■ EXTRAIT À LIRE
★ ★ ★ ★ ★ ★ ★
Aujourd’hui, il héberge des ruches et des apiculteurs qui viennent récolter le miel. En face, sur les hauteurs frontalières du Nakhitchevan, les positions ennemies scrutent les environs. Des snippers azéris font feu, parfois, sur des paysans venus faucher l’herbe ou conduire leurs bêtes sur les pâturages autour du village. Telle est la vie dans un bout-du-monde géographique et géopolitique de ce cul-de-sac territorial oublié.

4. Rencontre en descendant le col de Sevan (2000)

En 2000, sur la route défoncée menant du col du Sevan à Dilidjan, au Nord, je rencontrai cet étrange attelage. L’homme à la carriole se dirige vers le village de  Margahovit , peuplé de Russes Molokanes[4] depuis le XIXe siècle. Ces Russes minoritaires, considérés comme des sectaires, orthodoxes schismatiques, sont arrivés ici à la fin du XIXe s. quand le tsar Nicolas 1er les déplaça sur les marges de l’Empire. Aujourd’hui, nombre de Molokanes retournent dans leur région d’origine, vers Tambov en Russie.

Le vieil homme me raconte son histoire avec beaucoup de pudeur. Il est Arménien, réfugié d’Azerbaïdjan durant le conflit du Karabagh. Vie d’errance, de village en village… Dans le petit chariot recouvert d’une bâche de toile, avec son chien, compagnon de misère.

Le col du Sevan, qui sépare le bassin lacustre du Sevan et les monts Pambak, dans l’Anticaucase, fut longtemps fréquenté par les caravanes sur une des branches de la route de la Soie, entre la Perse et la Russie. Aujourd’hui il assure la jonction entre la région de Erevan et la Géorgie. Quelques années après cette rencontre, j’ai emprunté le même itinéraire, mais ce petit tronçon de route n’existait plus. Tout avait changé avec la construction d’un tunnel, sous le col, et l’amélioration du revêtement de la route. Alors, le village de Semionovka, situé sur le col, fut désespérément oublié par la circulation. Axe déclassé, le chemin de Semionovka n’est plus qu’un lambeau de terre et de pierres. J’y avais passé de bons moments, dans une famille de pêcheurs du Sevan, alors que les enfants, vendaient aux automobilistes des petits bouquets de fleurs de montagne. Un monde s’est écroulé. Semionovka et la route du col sont devenus inaccessibles l’hiver. Seuls les rares habitants qui restent y vivre utilisent le chemin défoncé, témoin de ce segment de la route de la Soie.

 

5. Manguk ou la mémoire tranchée d’un village arménien (2005)
★ ★ ★ ★ ★ ★ ★
■ CONSIGNES
**a.** Dans le récit de voyage en Arménie, vers quel village se dirige l'homme à la carriole ?
**b.** Reprends le passage du récit de voyage en Arménie qui commence par "Le vieil homme" et s'arrête après "compagnon de misère.", en remplaçant "chien" par "âne".
**c.** Poursuis le récit de voyage en Arménie à partir de l'endroit où il s'arrête.

■ JEU DE DONNÉES
★ ★ ★ ★ ★ ★ ★
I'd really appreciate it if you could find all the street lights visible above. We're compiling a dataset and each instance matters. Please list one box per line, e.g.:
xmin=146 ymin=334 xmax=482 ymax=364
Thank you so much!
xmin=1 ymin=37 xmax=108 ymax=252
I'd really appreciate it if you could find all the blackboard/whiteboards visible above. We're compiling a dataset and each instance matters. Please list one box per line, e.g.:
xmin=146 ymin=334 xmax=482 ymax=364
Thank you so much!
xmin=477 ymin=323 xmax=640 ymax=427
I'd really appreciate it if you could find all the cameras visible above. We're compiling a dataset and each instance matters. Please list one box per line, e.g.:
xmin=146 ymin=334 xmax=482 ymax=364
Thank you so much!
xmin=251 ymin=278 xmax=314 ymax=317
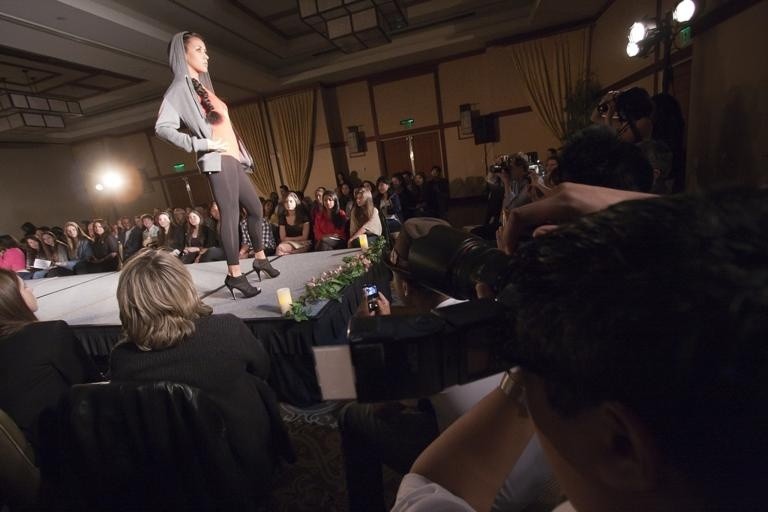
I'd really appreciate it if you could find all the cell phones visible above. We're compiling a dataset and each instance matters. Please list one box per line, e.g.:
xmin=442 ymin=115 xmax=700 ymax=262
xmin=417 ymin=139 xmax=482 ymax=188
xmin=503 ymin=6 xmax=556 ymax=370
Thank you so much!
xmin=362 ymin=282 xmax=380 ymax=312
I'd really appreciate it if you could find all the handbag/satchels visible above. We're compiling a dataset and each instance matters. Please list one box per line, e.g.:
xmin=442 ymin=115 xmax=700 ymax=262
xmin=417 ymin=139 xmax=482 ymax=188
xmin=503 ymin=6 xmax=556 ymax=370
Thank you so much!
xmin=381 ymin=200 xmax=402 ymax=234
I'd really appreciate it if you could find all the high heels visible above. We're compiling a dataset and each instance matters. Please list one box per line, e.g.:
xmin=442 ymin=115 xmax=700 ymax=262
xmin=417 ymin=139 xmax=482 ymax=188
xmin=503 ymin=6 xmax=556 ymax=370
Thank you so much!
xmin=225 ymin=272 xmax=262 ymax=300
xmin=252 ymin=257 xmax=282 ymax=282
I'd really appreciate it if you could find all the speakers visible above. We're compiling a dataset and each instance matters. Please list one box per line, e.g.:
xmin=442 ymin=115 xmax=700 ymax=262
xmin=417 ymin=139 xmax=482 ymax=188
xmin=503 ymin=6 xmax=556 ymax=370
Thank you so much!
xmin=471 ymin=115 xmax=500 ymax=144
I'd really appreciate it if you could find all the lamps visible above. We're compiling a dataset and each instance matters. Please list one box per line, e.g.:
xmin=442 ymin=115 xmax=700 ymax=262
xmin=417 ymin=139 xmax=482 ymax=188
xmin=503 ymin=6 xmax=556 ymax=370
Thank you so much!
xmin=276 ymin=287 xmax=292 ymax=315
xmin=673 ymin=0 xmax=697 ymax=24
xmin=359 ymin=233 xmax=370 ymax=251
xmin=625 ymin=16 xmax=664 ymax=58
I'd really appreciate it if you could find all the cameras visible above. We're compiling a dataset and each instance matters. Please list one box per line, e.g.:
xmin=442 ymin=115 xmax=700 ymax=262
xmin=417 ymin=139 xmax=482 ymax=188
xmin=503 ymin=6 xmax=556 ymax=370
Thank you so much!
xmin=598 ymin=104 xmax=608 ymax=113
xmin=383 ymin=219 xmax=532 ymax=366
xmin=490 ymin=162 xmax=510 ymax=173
★ ★ ★ ★ ★ ★ ★
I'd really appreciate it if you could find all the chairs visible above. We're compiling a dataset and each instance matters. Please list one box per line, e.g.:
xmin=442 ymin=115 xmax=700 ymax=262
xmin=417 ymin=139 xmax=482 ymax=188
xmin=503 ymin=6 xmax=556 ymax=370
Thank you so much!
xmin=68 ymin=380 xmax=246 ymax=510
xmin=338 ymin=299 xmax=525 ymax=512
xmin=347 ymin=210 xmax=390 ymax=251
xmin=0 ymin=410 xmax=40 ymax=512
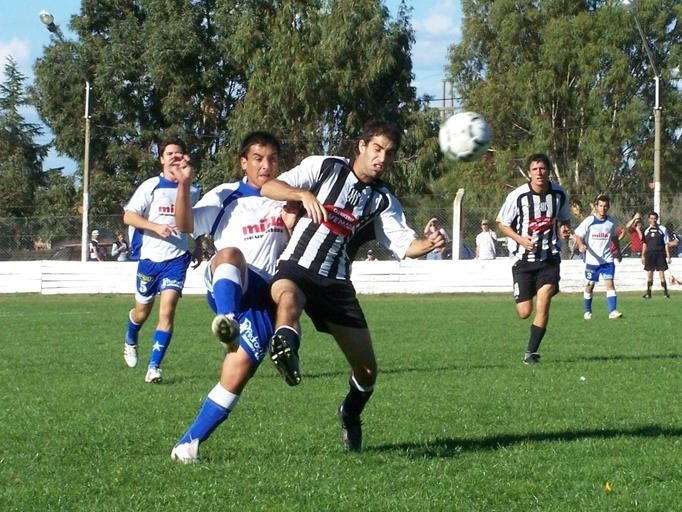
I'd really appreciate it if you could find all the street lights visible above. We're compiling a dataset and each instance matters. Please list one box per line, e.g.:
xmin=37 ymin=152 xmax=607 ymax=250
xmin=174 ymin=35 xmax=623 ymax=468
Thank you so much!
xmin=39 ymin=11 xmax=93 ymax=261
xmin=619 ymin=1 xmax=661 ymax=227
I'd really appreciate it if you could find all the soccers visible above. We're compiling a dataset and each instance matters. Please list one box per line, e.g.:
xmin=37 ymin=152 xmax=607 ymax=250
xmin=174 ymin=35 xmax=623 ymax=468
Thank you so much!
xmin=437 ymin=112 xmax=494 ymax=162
★ ★ ★ ★ ★ ★ ★
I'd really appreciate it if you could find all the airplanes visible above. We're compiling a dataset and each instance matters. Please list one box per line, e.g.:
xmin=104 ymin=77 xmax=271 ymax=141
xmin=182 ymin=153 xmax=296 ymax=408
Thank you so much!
★ ★ ★ ★ ★ ★ ★
■ RÉPONSES AUX CONSIGNES
**a.** Vers le village de Margahovit.

**b.**
Le vieil homme me raconte son histoire avec beaucoup de pudeur. Il est Arménien, réfugié d’Azerbaïdjan durant le conflit du Karabagh. Vie d’errance, de village en village… Dans le petit chariot recouvert d’une bâche de toile, avec son âne, compagnon de misère.

**c.**
Du village, il ne reste que des tas de pierre et des khatchkars (croix-pierre) ainsi que deux parois de rochers surplombant la rivière. C’est du haut de ces rochers qu’en 1918, des Tatars venus de villages voisins massacrèrent les habitants de Manguk. Des enfants furent précipités des versants à-pic et leurs corps, transportés par la rivière arrivèrent en bas, à Urtsadzor. Les « vieux » du village se souviennent du récit de leurs parents qui racontaient  les eaux rouges de sang. Ceci se déroula comme une suite du génocide de 1915 dans l’Empire ottoman. Cette histoire me fut contée en 2005 par une vieille institutrice de Urtsadzor, parlant le français.

Le site de ce village de montagne, à 1 800 m d’altitude, est superbe avec ses hautes parois rocheuses de calcaire, ocre et rouille, de grandes herbes piquetées de fleurs de pavot rouge vif, de liliacées bleu pervenche, de fleurs jaunes perchées au bout de hampes majestueuses, qui se balancent sous le petit vent de ce jour de printemps. L’ombrage d’une rangée de saules est une invitation à se tremper dans la rivière dont les petites vaguelettes sautent de caillou en caillou avec un bruit cristallin. La source n’est pas loin. Le jeune ruisseau va, plus bas, rencontrer la rivière de Vedi, qui, goutte à goutte l’amènera vers l‘Araxe. Ils finiront, ensemble dans la mer Caspienne, après s’être jetés dans la Koura.

En parcourant les monts Urts, dans la Réserve du roi Khosrov, sur les traces du géologue Pierre Bonnet, j’ai pu découvrir des ruines de vieux villages. Les pierres et les croix sculptées parlent de la vie sous les tsars, dans l’Arménie russe. Le grand bouleversement de la soviétisation, à partir de 1921, a balayé une partie de la vie rurale pour développer une économie collectivisée. C’est ainsi que les habitants de nombre de ces villages de montagne, isolés, furent contraints de migrer vers les « kombinats », centres industriels nouveaux, implantés le long des axes de circulation.

Françoise Ardillier-Carras

 

[1] Le traité de Lausanne, signé en 1923 avec la Turquie kémaliste, détermine un nouveau tracé frontalier entre les empires russe et ottoman. C’est aussi au cours de cette période qu’eurent lieu des échanges de populations avec le déplacement forcé de plus de 1,5M de Grecs ottomans vers la Grèce.

[2]  Géographie universelle, tome VIII, Asie occidentale, p. 119. Ed. A.Colin, Paris, 1929.

[3]  J. Pitton de Tournefort, Conseiller du Roi, botaniste au Jardin royal des plantes.

Relation d’un voyage du Levant fait par ordre du Roi. Tome II. Amsterdam, 1718. P.148.

[4] Pour en savoir davantage sur les Molokanes, cf. A. Leroy-Beaulieu, L’Empire des tsars et les Russes, Paris, Robert Laffont, collection Bouquins, 1991, chap.IX.